The stock market is massive and incredibly liquid.  This is a positive for you because it means that you can access your funds quickly unlike if you tried to sell an illiquid asset like a home or your business to free up cash.  

8) Invest to Generate Additional Income

Many investors that seek to generate additional income will invest in a portfolio of companies whose stocks have a history of paying attractive and stable dividends.

Dividends are a company’s way of paying excess profits back to its shareholders.  A dividend can be paid in cash or in the form of additional shares.  The investor can then choose to take and keep that cash as a supplement to their income or they could choose to reinvest it in the company or other investments.  If the dividend comes in the form of additional shares, the investor can decide to keep or sell the shares.

9) Invest for an Ownership Stake in Businesses You Believe in

If you’re new to investing, one of the ways you can start to get comfortable is to own shares of companies you believe in or know well.  While it may not seem like it, when you buy shares of a company you officially become a part-owner of that business.  Albeit, a very small part-owner in most cases.

However, if you’re passionate about the products, services or mission of a certain brand it may make sense to put some of your investment portfolio in that company and become a shareholder.  Not only will this bring you a sense of pride it will also give you a voice.  Shareholders are entitled to take part in votes that help define the direction of the company and represent your chance to be heard.

10) Invest to Simplify Your Life

As you grow more familiar with investing, you’ll come to learn that many people overcomplicate the process.  They’ll want to get into real estate or private investing or difficult to understand strategies that promise high returns and little downside.  But the farther they go down that complicated road the more they forget how successful a simple approach to long-term investing can be.

The chart below shows that the longer you’re willing to be disciplined and patient, the more you’ll be rewarded.

Source: JP Morgan – Guide to the Markets

Since 1950, the S&P 500 has never had a negative 20-year rolling return.  In fact, its worst return over a 20-year period is +6%.  The average annual return of the S&P 500 since 1950 is 11.1% and if you invested $100,000, based on an 11.1% annual return assumption, you would end up with more than $818,000 after 20 years.

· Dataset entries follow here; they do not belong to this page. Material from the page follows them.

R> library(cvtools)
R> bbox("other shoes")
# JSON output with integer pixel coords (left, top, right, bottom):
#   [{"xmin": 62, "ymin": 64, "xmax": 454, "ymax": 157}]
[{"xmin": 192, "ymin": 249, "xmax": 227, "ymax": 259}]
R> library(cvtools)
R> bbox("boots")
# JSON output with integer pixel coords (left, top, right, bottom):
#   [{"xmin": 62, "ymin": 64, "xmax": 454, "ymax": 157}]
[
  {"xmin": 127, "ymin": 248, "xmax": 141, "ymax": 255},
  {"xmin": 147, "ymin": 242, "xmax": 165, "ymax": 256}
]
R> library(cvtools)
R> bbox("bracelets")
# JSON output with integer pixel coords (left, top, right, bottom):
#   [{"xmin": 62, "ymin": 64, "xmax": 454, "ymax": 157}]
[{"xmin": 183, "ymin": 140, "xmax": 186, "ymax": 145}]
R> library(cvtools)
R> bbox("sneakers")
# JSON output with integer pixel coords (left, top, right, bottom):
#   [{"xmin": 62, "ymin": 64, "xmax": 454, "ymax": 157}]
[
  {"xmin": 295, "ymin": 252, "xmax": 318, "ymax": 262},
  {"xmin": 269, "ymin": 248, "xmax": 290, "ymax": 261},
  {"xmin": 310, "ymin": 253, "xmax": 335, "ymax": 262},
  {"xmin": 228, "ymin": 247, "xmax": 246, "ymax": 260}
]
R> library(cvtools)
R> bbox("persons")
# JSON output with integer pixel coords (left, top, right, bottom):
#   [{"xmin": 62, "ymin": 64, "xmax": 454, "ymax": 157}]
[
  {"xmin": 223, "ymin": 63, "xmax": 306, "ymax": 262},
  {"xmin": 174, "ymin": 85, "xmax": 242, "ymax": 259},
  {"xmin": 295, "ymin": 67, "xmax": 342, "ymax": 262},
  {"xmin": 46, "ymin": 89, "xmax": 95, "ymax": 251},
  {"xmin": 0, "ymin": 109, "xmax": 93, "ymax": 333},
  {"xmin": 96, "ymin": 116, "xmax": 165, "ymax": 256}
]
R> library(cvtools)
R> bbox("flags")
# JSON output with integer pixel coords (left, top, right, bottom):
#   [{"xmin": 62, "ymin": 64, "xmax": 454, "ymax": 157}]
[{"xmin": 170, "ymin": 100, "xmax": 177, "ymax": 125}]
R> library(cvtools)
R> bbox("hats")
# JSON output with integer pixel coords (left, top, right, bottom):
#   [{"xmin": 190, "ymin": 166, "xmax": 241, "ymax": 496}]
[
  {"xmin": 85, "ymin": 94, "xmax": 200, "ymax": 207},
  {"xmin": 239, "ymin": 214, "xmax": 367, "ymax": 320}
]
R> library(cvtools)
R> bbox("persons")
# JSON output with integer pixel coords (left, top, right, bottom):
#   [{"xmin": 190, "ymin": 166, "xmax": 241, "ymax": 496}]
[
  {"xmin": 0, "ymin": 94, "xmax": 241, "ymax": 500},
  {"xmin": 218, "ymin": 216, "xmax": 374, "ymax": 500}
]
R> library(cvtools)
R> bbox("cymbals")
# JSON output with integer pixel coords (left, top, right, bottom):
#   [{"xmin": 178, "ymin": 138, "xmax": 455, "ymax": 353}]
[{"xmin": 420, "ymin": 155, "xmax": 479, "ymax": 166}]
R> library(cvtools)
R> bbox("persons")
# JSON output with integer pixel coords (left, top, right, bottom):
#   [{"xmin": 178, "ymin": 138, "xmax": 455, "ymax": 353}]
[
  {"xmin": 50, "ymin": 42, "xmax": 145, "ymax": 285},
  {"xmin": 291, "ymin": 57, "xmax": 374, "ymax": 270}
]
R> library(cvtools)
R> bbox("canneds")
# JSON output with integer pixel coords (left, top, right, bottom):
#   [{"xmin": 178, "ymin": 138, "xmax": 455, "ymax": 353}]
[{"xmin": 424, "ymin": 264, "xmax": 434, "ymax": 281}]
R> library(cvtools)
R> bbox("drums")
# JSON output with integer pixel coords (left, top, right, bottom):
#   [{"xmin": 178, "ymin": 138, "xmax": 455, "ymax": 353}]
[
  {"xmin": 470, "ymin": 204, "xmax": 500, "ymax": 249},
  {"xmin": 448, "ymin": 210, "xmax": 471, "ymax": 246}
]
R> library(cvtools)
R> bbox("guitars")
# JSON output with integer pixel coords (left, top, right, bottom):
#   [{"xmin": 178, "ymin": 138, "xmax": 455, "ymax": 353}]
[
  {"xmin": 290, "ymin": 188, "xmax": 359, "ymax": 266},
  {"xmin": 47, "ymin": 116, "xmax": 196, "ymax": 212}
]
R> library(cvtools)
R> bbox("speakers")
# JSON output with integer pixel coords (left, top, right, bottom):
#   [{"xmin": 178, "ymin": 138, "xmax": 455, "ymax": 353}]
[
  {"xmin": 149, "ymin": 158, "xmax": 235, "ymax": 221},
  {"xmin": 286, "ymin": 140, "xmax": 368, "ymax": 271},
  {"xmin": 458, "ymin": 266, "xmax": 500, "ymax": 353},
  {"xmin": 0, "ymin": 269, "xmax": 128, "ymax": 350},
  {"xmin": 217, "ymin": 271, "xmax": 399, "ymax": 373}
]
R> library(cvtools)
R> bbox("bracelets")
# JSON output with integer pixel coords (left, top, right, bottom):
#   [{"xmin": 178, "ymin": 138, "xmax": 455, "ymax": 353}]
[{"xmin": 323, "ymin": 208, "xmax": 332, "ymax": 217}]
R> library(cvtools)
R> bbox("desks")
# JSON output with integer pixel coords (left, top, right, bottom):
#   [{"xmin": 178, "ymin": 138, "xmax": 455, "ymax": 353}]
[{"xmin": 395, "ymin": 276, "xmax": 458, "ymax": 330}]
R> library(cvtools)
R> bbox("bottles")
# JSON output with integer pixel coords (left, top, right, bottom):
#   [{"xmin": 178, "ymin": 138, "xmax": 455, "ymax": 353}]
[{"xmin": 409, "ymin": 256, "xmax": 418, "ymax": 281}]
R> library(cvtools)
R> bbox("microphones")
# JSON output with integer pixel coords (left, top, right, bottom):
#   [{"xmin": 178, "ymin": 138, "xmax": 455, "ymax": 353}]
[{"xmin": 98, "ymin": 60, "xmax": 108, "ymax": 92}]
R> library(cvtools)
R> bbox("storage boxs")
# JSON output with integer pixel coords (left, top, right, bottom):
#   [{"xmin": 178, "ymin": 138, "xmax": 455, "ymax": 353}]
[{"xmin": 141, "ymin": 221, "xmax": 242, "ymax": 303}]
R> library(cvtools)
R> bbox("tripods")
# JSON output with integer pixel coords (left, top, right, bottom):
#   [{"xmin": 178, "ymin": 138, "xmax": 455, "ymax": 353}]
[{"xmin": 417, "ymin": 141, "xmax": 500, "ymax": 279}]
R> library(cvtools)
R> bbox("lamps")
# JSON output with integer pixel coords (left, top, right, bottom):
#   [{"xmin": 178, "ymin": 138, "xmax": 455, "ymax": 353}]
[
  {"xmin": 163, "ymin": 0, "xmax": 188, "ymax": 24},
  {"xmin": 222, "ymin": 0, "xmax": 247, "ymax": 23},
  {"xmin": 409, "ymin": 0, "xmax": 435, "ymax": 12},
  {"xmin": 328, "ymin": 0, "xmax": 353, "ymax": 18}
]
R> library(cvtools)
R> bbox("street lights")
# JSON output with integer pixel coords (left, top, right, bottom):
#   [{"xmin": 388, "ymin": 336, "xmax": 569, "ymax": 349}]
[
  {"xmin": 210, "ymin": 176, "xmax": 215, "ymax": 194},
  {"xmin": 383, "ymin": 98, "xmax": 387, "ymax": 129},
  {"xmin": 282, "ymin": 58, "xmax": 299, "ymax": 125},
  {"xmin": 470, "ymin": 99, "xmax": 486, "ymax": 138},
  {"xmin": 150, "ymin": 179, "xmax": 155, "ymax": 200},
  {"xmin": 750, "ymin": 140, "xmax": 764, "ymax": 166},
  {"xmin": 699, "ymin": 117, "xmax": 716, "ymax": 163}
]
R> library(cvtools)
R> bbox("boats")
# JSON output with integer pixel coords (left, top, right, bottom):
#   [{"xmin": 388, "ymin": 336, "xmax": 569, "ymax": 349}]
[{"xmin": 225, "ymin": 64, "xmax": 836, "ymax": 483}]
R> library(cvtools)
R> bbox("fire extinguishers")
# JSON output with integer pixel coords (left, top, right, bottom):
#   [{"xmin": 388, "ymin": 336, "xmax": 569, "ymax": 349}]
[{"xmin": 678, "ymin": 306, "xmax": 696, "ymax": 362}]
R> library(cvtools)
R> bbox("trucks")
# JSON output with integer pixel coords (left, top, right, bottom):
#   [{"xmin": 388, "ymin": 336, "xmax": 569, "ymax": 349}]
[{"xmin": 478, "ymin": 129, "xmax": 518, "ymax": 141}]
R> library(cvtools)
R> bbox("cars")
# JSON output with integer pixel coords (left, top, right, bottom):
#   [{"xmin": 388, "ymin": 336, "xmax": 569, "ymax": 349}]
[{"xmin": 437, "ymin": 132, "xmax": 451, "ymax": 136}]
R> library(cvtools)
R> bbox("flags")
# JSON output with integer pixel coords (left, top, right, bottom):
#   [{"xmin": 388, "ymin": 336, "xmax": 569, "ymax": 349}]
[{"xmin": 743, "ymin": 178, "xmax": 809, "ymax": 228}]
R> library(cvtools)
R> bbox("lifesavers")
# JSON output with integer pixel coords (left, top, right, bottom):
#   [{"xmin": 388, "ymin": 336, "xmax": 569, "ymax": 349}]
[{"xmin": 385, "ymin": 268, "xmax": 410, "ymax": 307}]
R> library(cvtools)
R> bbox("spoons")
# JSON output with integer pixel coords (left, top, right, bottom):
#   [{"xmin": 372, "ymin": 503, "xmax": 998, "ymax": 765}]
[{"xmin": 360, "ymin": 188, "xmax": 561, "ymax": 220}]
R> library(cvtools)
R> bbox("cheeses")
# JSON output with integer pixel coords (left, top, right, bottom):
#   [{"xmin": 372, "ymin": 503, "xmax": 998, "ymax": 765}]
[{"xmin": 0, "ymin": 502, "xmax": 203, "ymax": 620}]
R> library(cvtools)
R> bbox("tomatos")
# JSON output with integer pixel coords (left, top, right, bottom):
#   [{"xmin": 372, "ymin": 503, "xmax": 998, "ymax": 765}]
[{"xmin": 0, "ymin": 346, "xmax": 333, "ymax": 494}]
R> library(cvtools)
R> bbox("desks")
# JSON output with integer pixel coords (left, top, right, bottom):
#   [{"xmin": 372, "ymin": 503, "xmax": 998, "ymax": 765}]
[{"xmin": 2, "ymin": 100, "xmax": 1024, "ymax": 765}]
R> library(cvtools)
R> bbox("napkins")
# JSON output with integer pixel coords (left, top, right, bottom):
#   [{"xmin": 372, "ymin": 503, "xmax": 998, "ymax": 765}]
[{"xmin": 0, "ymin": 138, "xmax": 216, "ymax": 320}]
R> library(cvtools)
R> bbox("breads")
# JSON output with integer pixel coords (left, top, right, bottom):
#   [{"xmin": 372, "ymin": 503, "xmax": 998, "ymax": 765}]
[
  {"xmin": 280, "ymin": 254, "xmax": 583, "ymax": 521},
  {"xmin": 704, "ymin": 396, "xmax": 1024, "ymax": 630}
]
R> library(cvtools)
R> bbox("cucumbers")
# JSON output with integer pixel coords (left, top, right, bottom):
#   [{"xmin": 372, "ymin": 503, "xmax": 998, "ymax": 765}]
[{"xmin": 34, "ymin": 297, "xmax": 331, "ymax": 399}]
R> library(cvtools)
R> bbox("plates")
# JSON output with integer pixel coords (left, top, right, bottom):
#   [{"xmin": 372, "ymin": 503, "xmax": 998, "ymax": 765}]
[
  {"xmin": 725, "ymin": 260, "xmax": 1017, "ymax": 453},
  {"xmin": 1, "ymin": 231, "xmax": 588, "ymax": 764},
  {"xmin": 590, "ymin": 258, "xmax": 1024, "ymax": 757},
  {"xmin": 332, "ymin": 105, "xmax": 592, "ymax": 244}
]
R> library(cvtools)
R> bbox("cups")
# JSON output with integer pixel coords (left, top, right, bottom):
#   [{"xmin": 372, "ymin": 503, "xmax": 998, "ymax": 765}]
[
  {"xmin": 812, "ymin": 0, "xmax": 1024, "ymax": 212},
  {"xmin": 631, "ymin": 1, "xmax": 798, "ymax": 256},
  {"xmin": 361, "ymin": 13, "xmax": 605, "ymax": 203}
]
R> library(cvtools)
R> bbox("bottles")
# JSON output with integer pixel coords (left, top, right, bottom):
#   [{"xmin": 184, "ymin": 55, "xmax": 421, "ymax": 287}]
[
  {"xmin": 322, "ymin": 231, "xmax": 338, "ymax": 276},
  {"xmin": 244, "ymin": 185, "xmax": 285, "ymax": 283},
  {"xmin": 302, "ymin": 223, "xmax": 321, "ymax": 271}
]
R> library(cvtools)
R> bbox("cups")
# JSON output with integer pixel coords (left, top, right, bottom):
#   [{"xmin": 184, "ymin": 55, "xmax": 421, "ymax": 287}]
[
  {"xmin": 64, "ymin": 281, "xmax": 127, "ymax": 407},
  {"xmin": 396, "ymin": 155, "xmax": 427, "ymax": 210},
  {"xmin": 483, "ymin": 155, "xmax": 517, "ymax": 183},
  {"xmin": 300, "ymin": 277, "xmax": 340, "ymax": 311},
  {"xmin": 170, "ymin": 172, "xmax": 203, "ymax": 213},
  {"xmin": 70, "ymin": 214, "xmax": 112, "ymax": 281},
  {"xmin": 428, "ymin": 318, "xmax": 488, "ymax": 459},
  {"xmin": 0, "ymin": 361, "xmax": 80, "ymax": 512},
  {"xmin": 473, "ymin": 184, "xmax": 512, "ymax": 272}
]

11) Invest Because It’s Easy

Never has investing in the stock market been more accessible and user friendly.  Every day, millions of people manage their investment portfolios right from their phone through mobile apps and user friendly websites.  Investors can fund their portfolios with just a few dollars and buy their first shares.  

From there, cool features like automatic contributions have made it super simple to keep us on track toward our wealth building goals.

12) Invest to Feel Empowered

Getting started in investing can unlock a curiosity and interest that leaves you feeling empowered.  By taking this crucial step toward building your wealth, you have committed to a journey that will both enlighten and humble you.

Becoming a long-term investor can also serve as a prompt to emphasizing other areas of financial wellness that, over time, will help to ensure that you have built sound financial strategy for you and those you care for.


Investing in the stock market offers many great benefits all of which lead to making you more likely to secure the life and future you want.  

If you are just beginning your investing journey, be patient with yourself and remember that consistency wins out.  If you prioritize the actions shared in this article like utilizing tax-advantaged accounts, investing for the long-term, keeping it simple and remembering the power of compounding, you will be on your way to a brighter financial future.